> **Study text**:
# Need information/owner's manual for Total Shop



## botietruck (Oct 31, 2009)

Okay, no laughing! I just acquired a Total Shop woodworking rig (somewhat of a Shopsmith clone) and it appears to be about 5 tools in one. It runs great and looks to have very little wear. I'm not sure if I will keep it, but I was wondering if anyone might know something about it or better yet, have a manual on it. From what I have read, the company is no longer in business. Any information would be appreciated.

Thanks, Bob


----------



## PASs (Dec 1, 2009)

Hey Bob, Google wasn't much help, but you probably looked there already.
Coincidentally, I got a ShopSmith model 10er a few weeks ago, circa 1948, not a mark V for sure…and I dont' think the parts for it swap with the TotalShop either…well, maybe a screw or bolt or something.
Good luck.
r/
Pete


----------



## PASs (Dec 1, 2009)

Bob,
Changed the search and got this hit.
http://www.samallen.com/wwwboard/messages/18890.html
With this email address.

> **Check your understanding**:
**A.** According to the Total Shop forum thread, about how many tools in one does the Total Shop rig appear to be?
**B.** Echo the part of the Total Shop forum thread starting at "## botietruck (Oct" and ending at "looked there already.".
**C.** Proceed with the Total Shop forum thread from the point where it stops.

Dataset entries

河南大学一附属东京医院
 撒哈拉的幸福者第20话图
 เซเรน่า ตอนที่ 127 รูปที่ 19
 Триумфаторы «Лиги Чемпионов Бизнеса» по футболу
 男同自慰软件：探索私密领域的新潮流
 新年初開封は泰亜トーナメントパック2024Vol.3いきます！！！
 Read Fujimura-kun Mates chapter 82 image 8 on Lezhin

> **Solved problems**:
**A.** About 5 tools in one.

**B.**
## botietruck (Oct 31, 2009)

Okay, no laughing! I just acquired a Total Shop woodworking rig (somewhat of a Shopsmith clone) and it appears to be about 5 tools in one. It runs great and looks to have very little wear. I'm not sure if I will keep it, but I was wondering if anyone might know something about it or better yet, have a manual on it. From what I have read, the company is no longer in business. Any information would be appreciated.

Thanks, Bob


----------



## PASs (Dec 1, 2009)

Hey Bob, Google wasn't much help, but you probably looked there already.

**C.**
[email protected]
Says he has a manual and will copy it for costs.


----------



## botietruck (Oct 31, 2009)

Pete, Where have you been? We played phone tag a month or so ago, not sure if you left me a message or how the phone tag started. Anyway, thanks for the response and good luck with your Shopsmith. A co-worker is restoring a SS that his father-in-law gave him. 
Any projects going on now? I just finished my woodworking table, will shoot some pics later.


----------



## PASs (Dec 1, 2009)

Hey Bob,
Been buying tools and working in the shop.
Started making custom Military Challenge coin holders a few weeks back…turning them on the lathe…haven't gotten around to posting any pics.
Started a web site on google…just search for "pndswipes"...it's the only hit you'll get on google.
Also been turning some bowls, vases, walking canes, Christmas ornaments…not really doing much of anything hey.


----------



## VORTA5 (Feb 8, 2016)

I have a total shop manual if interested I can make you a copy


----------



## Maeg (Apr 10, 2016)

I am searching for a Total Shop manual. I see that Vorta5 says he has one. Can I get a copy?


----------



## StiltzWi (Apr 6, 2016)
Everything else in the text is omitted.